‘…symbols of dangerous and forbidden acts denied by the conscious mind’ Demon-Lovers and Their Victims in British Fiction T. Reed
You know those moments when a supernatural being appears in a woman’s bedroom, and she’s a bit unsettled but at the same time oddly pleased? Seems to be an everyday occurrence these days. But these demon lovers are also pretty common in Victorian gothic fiction, suggesting masculine penetration into hidden female spaces (architectural, physical and psychological), or female trespass into masculine modes of behaviour, independence and aggression.
Demon lovers have been used in recent times (much as they were in the past) to introduce a certain permissiveness, allowing a character to do or want just about anything because, hey, supernatural magnetism, dream-state, infernal arts, or all of the above.
The demon lover often bypasses parental or societal permission by entering through the window, or perhaps they disguise themselves as harmless, gain permission to enter and then wreak their particular form of pleasurable havoc (or just plain havoc).

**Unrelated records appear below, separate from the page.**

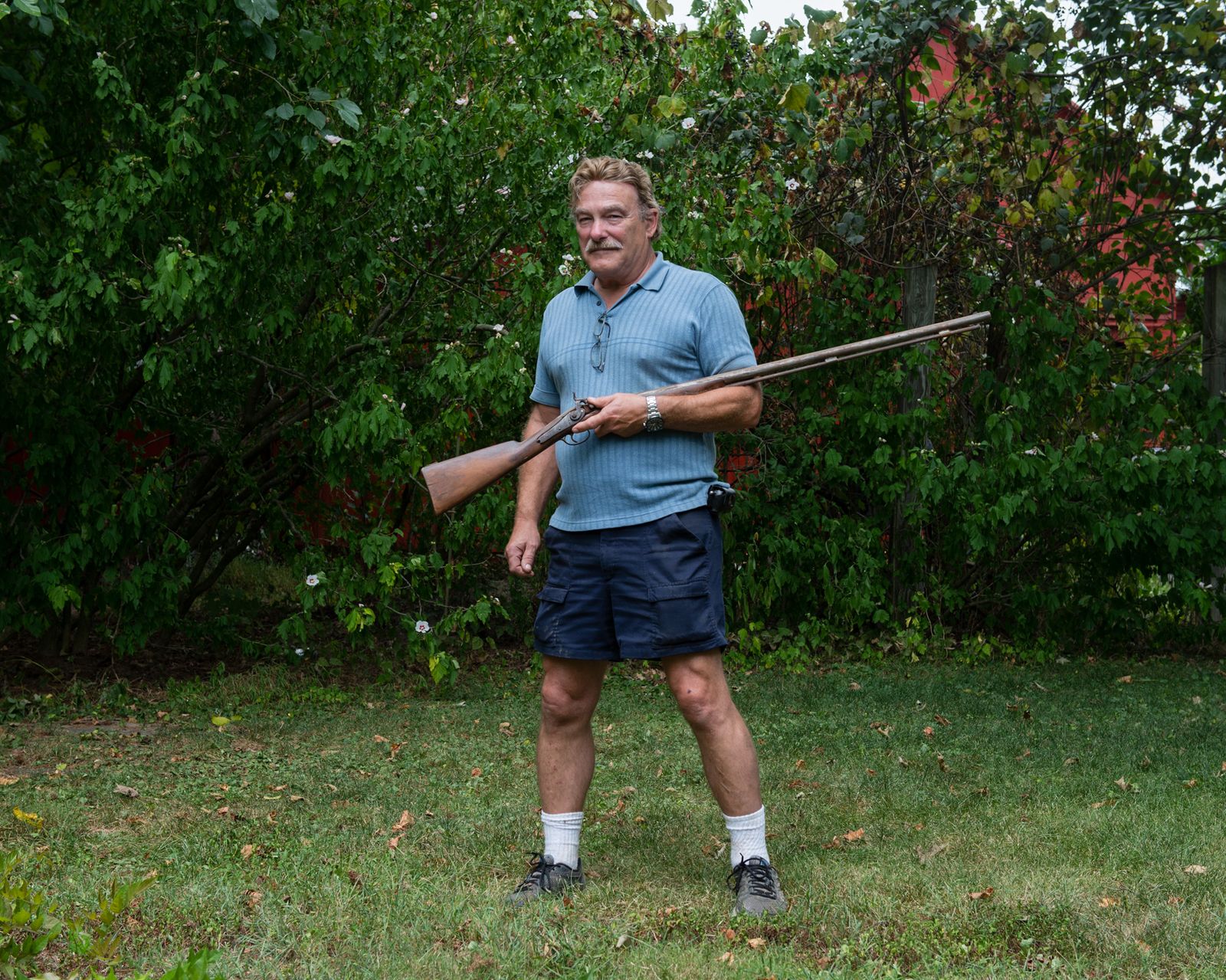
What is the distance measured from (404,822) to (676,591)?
1.67m

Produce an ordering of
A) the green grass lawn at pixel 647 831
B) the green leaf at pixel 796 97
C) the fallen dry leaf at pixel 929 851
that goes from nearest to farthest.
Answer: the green grass lawn at pixel 647 831 < the fallen dry leaf at pixel 929 851 < the green leaf at pixel 796 97

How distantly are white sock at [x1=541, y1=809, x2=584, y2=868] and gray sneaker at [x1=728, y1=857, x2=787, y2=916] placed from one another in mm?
488

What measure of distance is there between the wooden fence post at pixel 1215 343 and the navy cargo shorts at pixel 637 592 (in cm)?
545

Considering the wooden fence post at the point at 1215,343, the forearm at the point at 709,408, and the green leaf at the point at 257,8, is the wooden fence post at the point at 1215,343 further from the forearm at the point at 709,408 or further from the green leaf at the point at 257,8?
A: the green leaf at the point at 257,8

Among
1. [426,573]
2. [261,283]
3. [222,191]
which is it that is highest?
[222,191]

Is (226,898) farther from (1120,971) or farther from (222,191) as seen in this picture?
(222,191)

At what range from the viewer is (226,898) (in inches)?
141

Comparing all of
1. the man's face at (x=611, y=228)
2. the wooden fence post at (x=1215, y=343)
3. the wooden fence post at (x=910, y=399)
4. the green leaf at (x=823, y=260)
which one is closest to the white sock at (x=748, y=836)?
the man's face at (x=611, y=228)

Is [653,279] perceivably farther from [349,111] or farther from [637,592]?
[349,111]

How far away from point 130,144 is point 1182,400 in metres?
6.08

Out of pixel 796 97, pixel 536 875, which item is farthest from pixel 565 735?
pixel 796 97

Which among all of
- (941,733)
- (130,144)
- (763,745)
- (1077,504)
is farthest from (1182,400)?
(130,144)

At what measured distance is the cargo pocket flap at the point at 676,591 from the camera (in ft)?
11.2

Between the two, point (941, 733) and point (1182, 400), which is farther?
point (1182, 400)
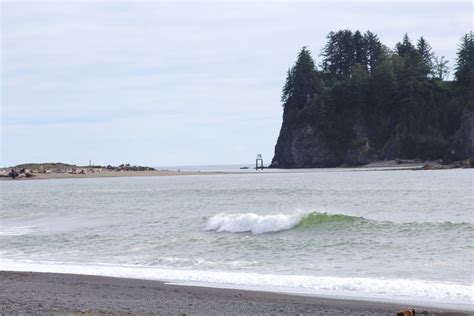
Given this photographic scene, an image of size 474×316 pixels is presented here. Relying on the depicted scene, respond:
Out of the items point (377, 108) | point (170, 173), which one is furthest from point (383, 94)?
point (170, 173)

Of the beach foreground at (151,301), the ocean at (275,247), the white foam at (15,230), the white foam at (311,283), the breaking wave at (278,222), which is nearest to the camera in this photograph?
the beach foreground at (151,301)

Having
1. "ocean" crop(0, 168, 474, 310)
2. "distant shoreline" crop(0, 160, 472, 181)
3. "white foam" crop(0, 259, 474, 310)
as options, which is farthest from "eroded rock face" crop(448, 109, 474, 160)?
"white foam" crop(0, 259, 474, 310)

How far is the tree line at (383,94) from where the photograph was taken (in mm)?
105438

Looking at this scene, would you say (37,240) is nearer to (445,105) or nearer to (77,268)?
(77,268)

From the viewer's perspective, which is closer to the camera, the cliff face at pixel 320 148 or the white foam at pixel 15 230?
the white foam at pixel 15 230

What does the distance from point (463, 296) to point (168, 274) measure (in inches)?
295

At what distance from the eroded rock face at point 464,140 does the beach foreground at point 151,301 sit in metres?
85.0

Just as Victorian fiction created tableaux of innocence overpowered, surreptitiously inviting the illicit enjoyment of the reader, so more recent incarnations of the demon lover allow the main protagonist a free pass to indulge in aspects of their character otherwise concealed or forbidden. And that goes for the reader/viewer too. You might even see them as metaphors for our hidden desires.
You’re not going to pretend you didn’t know what that film/book was about when you bought it?